=== Trecho para leitura ===
──────────────────────────────
A realização desta pesquisa até o momento pode ser encarada como dividida em duas partes: levantamento bibliográfico e análise dos textos levantados.
Para o levantamento bibliográfico desta pesquisa, foram utilizadas base de dados assim como JSTOR e EBSCO para que fosse possível ter acesso a Journals e artigos científicos no campo de estudos analisado para essa pesquisa. Para a pesquisa inicial, buscava-se artigos com base em key words preestabelecidas em reuniões com a Prof. Dra. Yuna Fontoura, para que se pudesse nortear a pesquisa.
Uma vez encontrados, os artigos foram referenciados em uma tabela de Microsoft Excel, com seus títulos, autores, local de publicação e abstract evidenciados, para facilitar a próxima etapa da pesquisa e qualquer tipo de manuseio dos artigos encontrados.
Uma vez que a Prof. Dra. Lygia Costa retornou ao Brasil no ano de 2017, ela e a aluna Victoria Prado começaram a ter encontros semanais, para discutir a referência bibliográfica levantada e, decidir o que que seria relevante para a pesquisa, além de ver se outras fontes bibliográficas também poderiam ser adicionadas. A cada material bibliográfico discutido, Victoria realizava um resumo com as partes mais importantes que foram discutidas, para que pudesse auxiliar em próximas etapas da pesquisa, além de poder auxiliar a Prof. Dra. Yuna Fontoura para estar sempre atualizada com os encontros. Nota-se que esses resumos se diferenciavam de abstracts de artigos, pois focavam em áreas importantes para a pesquisa realizada, e não necessariamente mostrava o artigo como um todo.
──────────────────────────────
=== Entradas salvas ===

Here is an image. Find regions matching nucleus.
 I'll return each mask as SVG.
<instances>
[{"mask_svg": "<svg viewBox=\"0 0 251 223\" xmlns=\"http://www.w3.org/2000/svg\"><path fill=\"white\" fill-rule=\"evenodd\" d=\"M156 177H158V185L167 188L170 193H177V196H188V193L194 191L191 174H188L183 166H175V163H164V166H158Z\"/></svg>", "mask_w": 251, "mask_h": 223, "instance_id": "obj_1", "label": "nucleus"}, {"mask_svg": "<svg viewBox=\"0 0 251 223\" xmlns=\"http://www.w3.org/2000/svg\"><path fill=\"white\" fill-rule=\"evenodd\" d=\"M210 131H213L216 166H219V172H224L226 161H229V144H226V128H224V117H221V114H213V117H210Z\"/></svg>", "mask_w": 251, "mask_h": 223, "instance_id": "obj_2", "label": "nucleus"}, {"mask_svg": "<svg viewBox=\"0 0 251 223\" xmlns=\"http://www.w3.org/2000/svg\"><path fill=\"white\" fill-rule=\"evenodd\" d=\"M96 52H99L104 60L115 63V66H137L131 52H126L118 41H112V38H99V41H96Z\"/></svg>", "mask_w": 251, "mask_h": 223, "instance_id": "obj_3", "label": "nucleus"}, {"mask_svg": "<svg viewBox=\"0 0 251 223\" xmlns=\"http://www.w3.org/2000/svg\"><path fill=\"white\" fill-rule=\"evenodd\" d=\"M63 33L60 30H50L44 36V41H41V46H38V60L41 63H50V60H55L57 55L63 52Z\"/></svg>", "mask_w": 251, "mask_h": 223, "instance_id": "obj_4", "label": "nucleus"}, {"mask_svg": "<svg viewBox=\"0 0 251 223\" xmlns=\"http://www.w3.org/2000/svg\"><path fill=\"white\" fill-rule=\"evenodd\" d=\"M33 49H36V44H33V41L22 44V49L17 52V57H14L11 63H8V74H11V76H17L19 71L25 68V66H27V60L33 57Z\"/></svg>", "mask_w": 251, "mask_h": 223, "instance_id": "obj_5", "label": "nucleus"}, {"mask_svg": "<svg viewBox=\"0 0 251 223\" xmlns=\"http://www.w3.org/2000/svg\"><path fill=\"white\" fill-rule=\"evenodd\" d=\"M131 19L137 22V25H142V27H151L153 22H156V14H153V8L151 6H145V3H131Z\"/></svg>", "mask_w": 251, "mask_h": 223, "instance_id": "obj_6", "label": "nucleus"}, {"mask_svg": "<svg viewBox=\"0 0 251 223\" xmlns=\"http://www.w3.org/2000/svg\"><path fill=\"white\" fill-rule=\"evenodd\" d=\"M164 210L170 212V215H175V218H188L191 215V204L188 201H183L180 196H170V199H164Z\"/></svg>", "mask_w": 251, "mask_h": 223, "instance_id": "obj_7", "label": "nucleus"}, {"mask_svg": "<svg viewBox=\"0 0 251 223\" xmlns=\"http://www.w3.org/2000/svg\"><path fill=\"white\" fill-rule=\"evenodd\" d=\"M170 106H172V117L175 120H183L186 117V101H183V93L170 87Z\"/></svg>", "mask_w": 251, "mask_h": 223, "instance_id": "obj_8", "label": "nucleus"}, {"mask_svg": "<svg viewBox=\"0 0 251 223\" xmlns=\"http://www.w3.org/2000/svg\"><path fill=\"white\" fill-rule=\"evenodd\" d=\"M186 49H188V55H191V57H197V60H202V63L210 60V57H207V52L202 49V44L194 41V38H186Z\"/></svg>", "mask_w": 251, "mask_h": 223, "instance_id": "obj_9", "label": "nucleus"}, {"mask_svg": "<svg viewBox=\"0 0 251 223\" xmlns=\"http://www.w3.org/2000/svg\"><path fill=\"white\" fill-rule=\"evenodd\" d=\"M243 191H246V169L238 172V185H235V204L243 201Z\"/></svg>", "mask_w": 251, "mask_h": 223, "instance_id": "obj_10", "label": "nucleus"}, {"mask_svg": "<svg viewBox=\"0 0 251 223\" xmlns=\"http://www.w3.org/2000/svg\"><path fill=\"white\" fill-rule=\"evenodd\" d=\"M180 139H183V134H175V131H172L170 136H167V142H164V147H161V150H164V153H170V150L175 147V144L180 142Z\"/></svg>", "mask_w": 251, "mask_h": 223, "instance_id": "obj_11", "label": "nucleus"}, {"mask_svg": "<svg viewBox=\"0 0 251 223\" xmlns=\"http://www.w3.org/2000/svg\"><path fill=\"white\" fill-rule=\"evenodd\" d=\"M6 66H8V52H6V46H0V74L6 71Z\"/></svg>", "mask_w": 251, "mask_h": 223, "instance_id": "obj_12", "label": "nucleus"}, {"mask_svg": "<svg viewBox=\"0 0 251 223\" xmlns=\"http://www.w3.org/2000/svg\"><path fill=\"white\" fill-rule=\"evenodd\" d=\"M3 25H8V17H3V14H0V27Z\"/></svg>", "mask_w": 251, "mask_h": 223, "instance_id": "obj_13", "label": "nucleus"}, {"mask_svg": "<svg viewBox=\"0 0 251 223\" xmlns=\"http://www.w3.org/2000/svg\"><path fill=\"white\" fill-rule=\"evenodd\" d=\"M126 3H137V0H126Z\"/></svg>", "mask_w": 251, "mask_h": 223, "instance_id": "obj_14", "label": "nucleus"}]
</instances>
──────────────────────────────
=== Tarefa a realizar ===
Diga se cada afirmação abaixo está de acordo com o trecho sobre a metodologia da pesquisa, respondendo sim ou não e citando literalmente as palavras do trecho que decidem a resposta.
1. No levantamento bibliográfico, foram usadas as bases de dados JSTOR e EBSCO.
2. A Prof. Dra. Lygia Costa e a aluna Victoria Prado passaram a se encontrar mensalmente.
3. Os resumos feitos por Victoria se diferenciavam dos abstracts de artigos.

=== Resultado ===
1. Sim: "foram utilizadas base de dados assim como JSTOR e EBSCO"
2. Não: "começaram a ter encontros semanais"
3. Sim: "esses resumos se diferenciavam de abstracts de artigos"